- **Deine Aufgabe**
Forme alle Zeilen der Einträge unten in eine nummerierte Liste um und lass dabei die Leerzeilen weg.

Gespeicherte Einträge

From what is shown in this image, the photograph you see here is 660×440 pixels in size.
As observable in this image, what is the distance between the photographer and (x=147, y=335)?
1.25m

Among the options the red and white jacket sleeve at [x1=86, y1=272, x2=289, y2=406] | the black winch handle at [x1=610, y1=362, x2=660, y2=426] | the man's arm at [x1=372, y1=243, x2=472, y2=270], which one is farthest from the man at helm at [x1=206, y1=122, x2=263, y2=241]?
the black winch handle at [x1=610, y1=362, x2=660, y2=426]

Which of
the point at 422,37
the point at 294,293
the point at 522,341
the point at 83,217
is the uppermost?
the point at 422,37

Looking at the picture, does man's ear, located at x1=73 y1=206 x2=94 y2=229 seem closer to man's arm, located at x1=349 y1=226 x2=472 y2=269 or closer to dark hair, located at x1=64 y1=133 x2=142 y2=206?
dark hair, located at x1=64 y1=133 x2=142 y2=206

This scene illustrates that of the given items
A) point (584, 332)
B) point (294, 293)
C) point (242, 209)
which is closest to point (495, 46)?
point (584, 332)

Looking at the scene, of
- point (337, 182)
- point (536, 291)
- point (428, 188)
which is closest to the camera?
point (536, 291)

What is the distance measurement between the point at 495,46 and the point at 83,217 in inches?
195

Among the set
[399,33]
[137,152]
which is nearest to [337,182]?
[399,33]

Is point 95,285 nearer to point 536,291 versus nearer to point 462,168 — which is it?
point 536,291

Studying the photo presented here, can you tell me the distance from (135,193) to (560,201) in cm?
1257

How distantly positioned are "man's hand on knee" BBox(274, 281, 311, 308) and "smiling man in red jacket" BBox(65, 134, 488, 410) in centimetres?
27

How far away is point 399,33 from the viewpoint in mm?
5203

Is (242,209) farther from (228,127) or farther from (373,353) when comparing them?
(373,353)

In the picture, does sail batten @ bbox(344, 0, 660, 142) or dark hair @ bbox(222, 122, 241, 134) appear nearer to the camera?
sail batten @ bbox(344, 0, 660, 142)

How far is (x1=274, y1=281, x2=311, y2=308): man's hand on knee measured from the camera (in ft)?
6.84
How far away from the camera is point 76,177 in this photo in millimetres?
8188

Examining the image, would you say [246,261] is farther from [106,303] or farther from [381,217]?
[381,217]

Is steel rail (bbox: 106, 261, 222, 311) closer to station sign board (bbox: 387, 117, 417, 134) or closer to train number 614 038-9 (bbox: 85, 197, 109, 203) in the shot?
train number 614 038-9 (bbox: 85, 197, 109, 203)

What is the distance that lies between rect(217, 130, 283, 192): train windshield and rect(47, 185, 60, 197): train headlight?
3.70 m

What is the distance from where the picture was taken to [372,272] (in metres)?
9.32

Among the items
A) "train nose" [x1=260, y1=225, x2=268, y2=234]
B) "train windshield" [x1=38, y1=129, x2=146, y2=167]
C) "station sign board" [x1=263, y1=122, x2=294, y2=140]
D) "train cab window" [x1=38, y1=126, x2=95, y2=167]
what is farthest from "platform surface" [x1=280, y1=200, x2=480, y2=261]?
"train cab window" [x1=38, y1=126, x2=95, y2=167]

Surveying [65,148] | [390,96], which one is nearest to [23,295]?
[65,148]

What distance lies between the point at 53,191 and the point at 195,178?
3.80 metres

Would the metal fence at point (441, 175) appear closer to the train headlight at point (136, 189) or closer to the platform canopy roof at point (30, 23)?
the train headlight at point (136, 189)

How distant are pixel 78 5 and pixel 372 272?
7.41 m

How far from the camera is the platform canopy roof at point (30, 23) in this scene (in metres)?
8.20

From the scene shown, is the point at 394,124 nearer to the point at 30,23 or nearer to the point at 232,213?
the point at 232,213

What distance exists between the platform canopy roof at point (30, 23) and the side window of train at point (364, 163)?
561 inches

- **Antwort**
1. From what is shown in this image, the photograph you see here is 660×440 pixels in size.
2. As observable in this image, what is the distance between the photographer and (x=147, y=335)?
3. 1.25m
4. Among the options the red and white jacket sleeve at [x1=86, y1=272, x2=289, y2=406] | the black winch handle at [x1=610, y1=362, x2=660, y2=426] | the man's arm at [x1=372, y1=243, x2=472, y2=270], which one is farthest from the man at helm at [x1=206, y1=122, x2=263, y2=241]?
5. the black winch handle at [x1=610, y1=362, x2=660, y2=426]
6. Which of
7. the point at 422,37
8. the point at 294,293
9. the point at 522,341
10. the point at 83,217
11. is the uppermost?
12. the point at 422,37
13. Looking at the picture, does man's ear, located at x1=73 y1=206 x2=94 y2=229 seem closer to man's arm, located at x1=349 y1=226 x2=472 y2=269 or closer to dark hair, located at x1=64 y1=133 x2=142 y2=206?
14. dark hair, located at x1=64 y1=133 x2=142 y2=206
15. This scene illustrates that of the given items
16. A) point (584, 332)
17. B) point (294, 293)
18. C) point (242, 209)
19. which is closest to point (495, 46)?
20. point (584, 332)
21. Looking at the scene, of
22. - point (337, 182)
23. - point (536, 291)
24. - point (428, 188)
25. which is closest to the camera?
26. point (536, 291)
27. What is the distance measurement between the point at 495,46 and the point at 83,217 in inches?
28. 195
29. Among the set
30. [399,33]
31. [137,152]
32. which is nearest to [337,182]?
33. [399,33]
34. Is point 95,285 nearer to point 536,291 versus nearer to point 462,168 — which is it?
35. point 536,291
36. Studying the photo presented here, can you tell me the distance from (135,193) to (560,201) in cm?
37. 1257
38. How distantly positioned are "man's hand on knee" BBox(274, 281, 311, 308) and "smiling man in red jacket" BBox(65, 134, 488, 410) in centimetres?
39. 27
40. How far away is point 399,33 from the viewpoint in mm?
41. 5203
42. Is (242,209) farther from (228,127) or farther from (373,353) when comparing them?
43. (373,353)
44. In the picture, does sail batten @ bbox(344, 0, 660, 142) or dark hair @ bbox(222, 122, 241, 134) appear nearer to the camera?
45. sail batten @ bbox(344, 0, 660, 142)
46. How far is (x1=274, y1=281, x2=311, y2=308): man's hand on knee measured from the camera (in ft)?
47. 6.84
48. How far away from the camera is point 76,177 in this photo in millimetres?
49. 8188
50. Examining the image, would you say [246,261] is farther from [106,303] or farther from [381,217]?
51. [381,217]
52. Is steel rail (bbox: 106, 261, 222, 311) closer to station sign board (bbox: 387, 117, 417, 134) or closer to train number 614 038-9 (bbox: 85, 197, 109, 203) in the shot?
53. train number 614 038-9 (bbox: 85, 197, 109, 203)
54. What is the distance that lies between rect(217, 130, 283, 192): train windshield and rect(47, 185, 60, 197): train headlight?
55. 3.70 m
56. What is the distance from where the picture was taken to [372,272] (in metres)?
57. 9.32
58. Among the items
59. A) "train nose" [x1=260, y1=225, x2=268, y2=234]
60. B) "train windshield" [x1=38, y1=129, x2=146, y2=167]
61. C) "station sign board" [x1=263, y1=122, x2=294, y2=140]
62. D) "train cab window" [x1=38, y1=126, x2=95, y2=167]
63. what is farthest from "platform surface" [x1=280, y1=200, x2=480, y2=261]?
64. "train cab window" [x1=38, y1=126, x2=95, y2=167]
65. Surveying [65,148] | [390,96], which one is nearest to [23,295]?
66. [65,148]
67. What distance lies between the point at 53,191 and the point at 195,178?
68. 3.80 metres
69. Would the metal fence at point (441, 175) appear closer to the train headlight at point (136, 189) or closer to the platform canopy roof at point (30, 23)?
70. the train headlight at point (136, 189)
71. How distant are pixel 78 5 and pixel 372 272?
72. 7.41 m
73. How far from the camera is the platform canopy roof at point (30, 23) in this scene (in metres)?
74. 8.20
75. From the scene shown, is the point at 394,124 nearer to the point at 30,23 or nearer to the point at 232,213?
76. the point at 232,213
77. What distance exists between the platform canopy roof at point (30, 23) and the side window of train at point (364, 163)?
78. 561 inches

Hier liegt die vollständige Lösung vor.